Nepal summons Indian envoy; turns to China for supplies
With supplies from India remaining affected due to protests over the new constitution, Nepal has requested China to reopen trade routes which have remained closed since the devastating earthquake in April this year.world Updated: Sep 25, 2015 21:55 IST
The Nepal government on Friday summoned the Indian envoy over “obstruction” in the supply of essential goods across the border even as it turned to China for help.
Indian envoy Ranjit Rae was called in by the acting Nepalese foreign minister Khaga Raj Adhikari after hundreds of protesters opposing the new constitution blocked a key trade checkpoint on the Indo-Nepal border.
According to sources, Rae told the Nepalese leader that the obstruction was due to unrest, protests and demonstrations on the Nepalese side, by sections of their population.
Significantly, earlier in the day, India had asked Nepal to address the underlying causes of the continuing unrest “credibly and effectively”
India’s external affairs ministry issued a statement clarifying that “reported obstructions are due to unrest, protests and demonstrations on the Nepali side, by sections of their population”.
Madhes-based parties, who are unhappy with demarcation of states in the new statute, have intensified protests along border points since Thursday. On Friday too, they staged sit-in protests to prevent entry of goods from India.
India is yet to welcome Nepal’s new constitution and have requested major parties to accommodate demands of the protesting parties. New Delhi’s stance is being seen as interference in internal matters by many in Nepal
Nepal turns to China
Kathmandu also requested China to reopen trade routes which have remained closed since the devastating earthquake in April this year.
Officials from Nepal’s ministry of commerce and supplies held discussions with Chinese embassy officials in Kathmandu on Wednesday to seek reopening of the two trade routes.
Nepal and China share two trade routes, one at Tatopani and the other at Rasuwagadhi. The route through Rasuwagadhi had been opened only in December last year.
“With Dashain festival round the corner, we have requested the northern neighbour to resume border operation as soon as possible,” The Kathmandu Post quoted Naindra Prasad Upadhyay, secretary with the commerce ministry.
The Chinese side is reported to have responded positively to the request and the Rasuwagadhi route could become operational soon. The trade routes were closed due to damages to the highways on both sides in the quake.

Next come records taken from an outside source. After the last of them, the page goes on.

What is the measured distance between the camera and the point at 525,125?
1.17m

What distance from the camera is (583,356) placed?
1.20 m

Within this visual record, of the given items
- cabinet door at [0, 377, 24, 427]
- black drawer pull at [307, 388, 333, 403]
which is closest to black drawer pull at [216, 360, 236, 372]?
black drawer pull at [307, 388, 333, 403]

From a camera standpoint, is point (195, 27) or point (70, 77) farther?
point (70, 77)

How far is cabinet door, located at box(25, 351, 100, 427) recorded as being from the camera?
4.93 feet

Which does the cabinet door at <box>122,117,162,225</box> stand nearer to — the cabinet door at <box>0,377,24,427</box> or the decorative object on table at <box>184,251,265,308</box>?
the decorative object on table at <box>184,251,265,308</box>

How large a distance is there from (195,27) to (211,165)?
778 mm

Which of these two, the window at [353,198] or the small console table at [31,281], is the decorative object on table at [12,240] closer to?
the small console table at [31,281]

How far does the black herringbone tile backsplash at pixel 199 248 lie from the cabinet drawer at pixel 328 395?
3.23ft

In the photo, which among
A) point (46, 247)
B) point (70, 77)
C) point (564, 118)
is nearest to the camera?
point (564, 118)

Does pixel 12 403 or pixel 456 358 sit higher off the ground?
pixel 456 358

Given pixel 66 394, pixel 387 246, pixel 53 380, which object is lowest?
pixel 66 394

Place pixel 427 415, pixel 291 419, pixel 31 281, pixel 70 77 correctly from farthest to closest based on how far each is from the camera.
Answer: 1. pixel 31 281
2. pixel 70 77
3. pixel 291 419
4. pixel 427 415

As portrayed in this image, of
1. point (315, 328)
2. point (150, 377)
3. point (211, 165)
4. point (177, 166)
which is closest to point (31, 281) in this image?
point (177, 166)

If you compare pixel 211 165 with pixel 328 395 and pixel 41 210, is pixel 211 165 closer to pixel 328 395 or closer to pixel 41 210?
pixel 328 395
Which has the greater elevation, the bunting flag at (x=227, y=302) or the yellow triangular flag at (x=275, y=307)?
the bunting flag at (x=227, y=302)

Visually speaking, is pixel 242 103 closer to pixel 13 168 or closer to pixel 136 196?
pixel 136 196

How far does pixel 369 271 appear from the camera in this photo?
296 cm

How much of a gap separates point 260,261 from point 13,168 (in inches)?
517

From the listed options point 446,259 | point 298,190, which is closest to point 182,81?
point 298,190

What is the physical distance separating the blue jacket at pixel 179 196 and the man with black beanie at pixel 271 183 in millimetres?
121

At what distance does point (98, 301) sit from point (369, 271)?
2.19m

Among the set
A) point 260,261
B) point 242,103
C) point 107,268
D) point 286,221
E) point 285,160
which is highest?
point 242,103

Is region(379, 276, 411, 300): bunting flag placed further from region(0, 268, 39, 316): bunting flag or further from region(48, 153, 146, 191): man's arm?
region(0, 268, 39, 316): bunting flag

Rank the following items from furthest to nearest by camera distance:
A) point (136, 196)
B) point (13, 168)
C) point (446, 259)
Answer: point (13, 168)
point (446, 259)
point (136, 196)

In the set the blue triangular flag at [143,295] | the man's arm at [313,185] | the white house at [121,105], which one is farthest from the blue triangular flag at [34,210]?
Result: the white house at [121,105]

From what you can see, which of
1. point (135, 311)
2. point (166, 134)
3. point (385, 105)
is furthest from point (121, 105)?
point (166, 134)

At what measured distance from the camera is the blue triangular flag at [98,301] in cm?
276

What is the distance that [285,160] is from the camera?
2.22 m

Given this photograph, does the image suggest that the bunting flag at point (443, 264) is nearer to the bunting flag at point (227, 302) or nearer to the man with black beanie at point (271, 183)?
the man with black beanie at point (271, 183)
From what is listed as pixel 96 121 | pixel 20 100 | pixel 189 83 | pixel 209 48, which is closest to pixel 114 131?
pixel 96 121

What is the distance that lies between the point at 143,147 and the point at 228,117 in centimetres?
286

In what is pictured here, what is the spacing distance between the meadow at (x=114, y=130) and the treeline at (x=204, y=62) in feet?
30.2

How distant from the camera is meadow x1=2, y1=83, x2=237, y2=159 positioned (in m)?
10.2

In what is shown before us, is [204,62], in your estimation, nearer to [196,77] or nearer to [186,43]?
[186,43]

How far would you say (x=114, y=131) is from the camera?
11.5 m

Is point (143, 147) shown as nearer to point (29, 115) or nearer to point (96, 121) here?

Nepal mainly imports readymade garments, fruits, electronic items, machinery parts, cosmetics, hardware and footwear from China trough the trade routes.
Supply of goods from India, Nepal’s main trading partner, has remained affected for over 40 days due to protests by Madhesi and Tharu groups against the new constitution.
Nearly 2,000 trucks and petrol tankers are stranded on the Indian side of border points with Nepal due to increased security arrangements since promulgation of the statute on Sunday.
India has increased security checks along the border since Tuesday due to the protests and also because of the forthcoming assembly elections in Bihar. Indian transporters are also unwilling to take the risk of entering Nepal.